People across north-east England voted to leave the European Union because they felt "let down" by the government, a Labour MP has said.
Julie Elliott, MP for Sunderland Central, said she believed people took "cuts to local councils, to the health service, insecurity in work" out on the EU and gave it a "kicking".
But Leave Sunderland organiser Richard Elvin called the result "fantastic".
Newcastle was the only area to vote Remain. The other 11 voted Leave.
UKIP's Mr Elvin said: "It's an absolutely fantastic result. Who could have predicted 61.5% against 38.5%?
"We had a feeling when we were walking the streets, knocking on the doors, that we were going to be on the winning side this time and we were proved correct.

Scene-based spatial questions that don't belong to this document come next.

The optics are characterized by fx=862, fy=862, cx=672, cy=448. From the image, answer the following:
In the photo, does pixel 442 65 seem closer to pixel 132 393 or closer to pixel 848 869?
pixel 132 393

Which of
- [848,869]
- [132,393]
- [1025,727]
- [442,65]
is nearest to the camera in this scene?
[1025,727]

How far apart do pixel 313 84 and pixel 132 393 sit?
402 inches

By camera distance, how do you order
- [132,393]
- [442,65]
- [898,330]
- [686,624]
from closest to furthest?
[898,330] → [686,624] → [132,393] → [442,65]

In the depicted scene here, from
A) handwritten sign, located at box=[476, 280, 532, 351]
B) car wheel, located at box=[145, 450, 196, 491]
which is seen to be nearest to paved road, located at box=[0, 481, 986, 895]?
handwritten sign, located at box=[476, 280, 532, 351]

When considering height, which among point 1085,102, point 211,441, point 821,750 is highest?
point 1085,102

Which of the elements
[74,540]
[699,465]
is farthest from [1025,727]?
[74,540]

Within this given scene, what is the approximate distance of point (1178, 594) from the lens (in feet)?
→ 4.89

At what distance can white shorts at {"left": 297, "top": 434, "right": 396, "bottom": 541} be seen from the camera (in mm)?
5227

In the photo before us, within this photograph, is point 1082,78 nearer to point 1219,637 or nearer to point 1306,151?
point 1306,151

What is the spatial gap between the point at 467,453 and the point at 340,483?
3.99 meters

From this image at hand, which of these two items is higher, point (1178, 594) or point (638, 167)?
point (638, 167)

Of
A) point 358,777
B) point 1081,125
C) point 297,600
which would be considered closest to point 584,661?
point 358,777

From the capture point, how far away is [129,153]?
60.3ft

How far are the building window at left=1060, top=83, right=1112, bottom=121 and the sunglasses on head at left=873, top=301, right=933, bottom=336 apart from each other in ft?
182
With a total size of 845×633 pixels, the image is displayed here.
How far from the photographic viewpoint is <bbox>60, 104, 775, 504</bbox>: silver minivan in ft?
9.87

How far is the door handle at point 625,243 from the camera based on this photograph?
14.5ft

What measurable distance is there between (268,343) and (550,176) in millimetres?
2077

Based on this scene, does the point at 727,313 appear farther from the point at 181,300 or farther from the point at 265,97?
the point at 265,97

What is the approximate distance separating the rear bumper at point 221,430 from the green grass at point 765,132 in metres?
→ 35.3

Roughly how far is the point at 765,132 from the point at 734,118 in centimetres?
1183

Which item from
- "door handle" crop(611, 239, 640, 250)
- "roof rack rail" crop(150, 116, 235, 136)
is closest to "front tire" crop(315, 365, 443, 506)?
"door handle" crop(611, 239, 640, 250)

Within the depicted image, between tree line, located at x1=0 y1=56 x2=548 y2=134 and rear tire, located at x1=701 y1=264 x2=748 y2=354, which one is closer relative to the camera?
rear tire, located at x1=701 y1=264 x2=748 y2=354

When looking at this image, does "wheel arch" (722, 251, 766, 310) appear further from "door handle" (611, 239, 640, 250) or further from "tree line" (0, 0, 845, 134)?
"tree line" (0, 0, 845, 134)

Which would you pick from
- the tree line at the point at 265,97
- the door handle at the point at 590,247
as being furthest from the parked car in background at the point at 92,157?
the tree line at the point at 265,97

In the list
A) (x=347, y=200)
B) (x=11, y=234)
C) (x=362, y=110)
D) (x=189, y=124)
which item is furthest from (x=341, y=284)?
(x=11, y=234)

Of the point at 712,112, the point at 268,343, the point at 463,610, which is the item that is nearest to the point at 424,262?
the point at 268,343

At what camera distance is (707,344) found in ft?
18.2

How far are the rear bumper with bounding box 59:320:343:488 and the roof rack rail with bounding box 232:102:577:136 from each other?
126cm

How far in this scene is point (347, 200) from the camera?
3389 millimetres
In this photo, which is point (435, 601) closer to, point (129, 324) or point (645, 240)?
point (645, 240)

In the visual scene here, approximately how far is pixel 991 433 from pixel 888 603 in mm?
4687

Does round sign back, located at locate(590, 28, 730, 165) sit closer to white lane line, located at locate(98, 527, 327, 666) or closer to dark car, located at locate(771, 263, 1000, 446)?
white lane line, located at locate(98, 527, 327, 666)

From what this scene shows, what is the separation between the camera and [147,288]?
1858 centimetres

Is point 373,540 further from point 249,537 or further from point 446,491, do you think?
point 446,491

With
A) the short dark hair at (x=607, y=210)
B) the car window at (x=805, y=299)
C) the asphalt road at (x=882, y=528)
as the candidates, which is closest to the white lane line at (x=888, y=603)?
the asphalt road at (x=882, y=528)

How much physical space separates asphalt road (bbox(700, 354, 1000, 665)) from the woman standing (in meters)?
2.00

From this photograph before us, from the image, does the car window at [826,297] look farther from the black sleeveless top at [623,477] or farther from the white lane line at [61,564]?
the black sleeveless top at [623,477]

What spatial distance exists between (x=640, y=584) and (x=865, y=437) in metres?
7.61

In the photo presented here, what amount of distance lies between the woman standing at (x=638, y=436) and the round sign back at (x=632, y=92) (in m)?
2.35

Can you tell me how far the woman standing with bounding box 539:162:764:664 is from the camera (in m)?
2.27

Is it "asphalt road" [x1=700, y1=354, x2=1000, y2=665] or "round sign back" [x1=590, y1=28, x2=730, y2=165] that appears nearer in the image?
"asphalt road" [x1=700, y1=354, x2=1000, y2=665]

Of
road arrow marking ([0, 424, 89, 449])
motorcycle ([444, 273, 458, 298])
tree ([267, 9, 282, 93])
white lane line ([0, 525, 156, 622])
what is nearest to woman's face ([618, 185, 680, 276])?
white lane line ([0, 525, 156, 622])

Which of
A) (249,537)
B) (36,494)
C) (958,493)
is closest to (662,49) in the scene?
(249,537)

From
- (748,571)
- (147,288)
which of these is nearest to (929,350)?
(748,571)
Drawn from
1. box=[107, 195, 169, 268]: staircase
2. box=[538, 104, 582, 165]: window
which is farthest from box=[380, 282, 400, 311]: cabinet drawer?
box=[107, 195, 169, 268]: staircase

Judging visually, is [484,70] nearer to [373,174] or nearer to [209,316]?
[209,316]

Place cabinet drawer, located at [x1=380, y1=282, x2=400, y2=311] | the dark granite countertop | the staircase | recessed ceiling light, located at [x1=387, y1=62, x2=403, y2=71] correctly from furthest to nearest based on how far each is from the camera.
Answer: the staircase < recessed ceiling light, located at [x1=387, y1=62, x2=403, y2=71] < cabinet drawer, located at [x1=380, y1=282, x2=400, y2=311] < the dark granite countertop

We're absolutely delighted."
Ms Elliott said: "Obviously we're very disappointed with the result, we've campaigned very hard to get a Remain vote, but I think this is about people feeling really let down."
Northumberland voted Leave with the leader of the county council expressed concern, saying it had benefited from millions of pounds of European investment.
Councillor Grant Davey said: "Services will be damaged and jobs will be lost if this government doesn't immediately deliver a plan to replace this now lost funding."
The Bishop of Newcastle, the Rt Rev Christine Hardman, called for people in the region to "build bridges, not divisions", in the wake of the referendum vote.
She said: "In the North East, as in many parts of the country, the sharpness of the debate and the divisions it has highlighted pose a challenge for us as we move forward into the future.
"As someone who is inspired by Christian hope, I believe that the task is now for us to unite, to build a generous, outward-looking, and welcoming country.
"The call is to build bridges not divisions."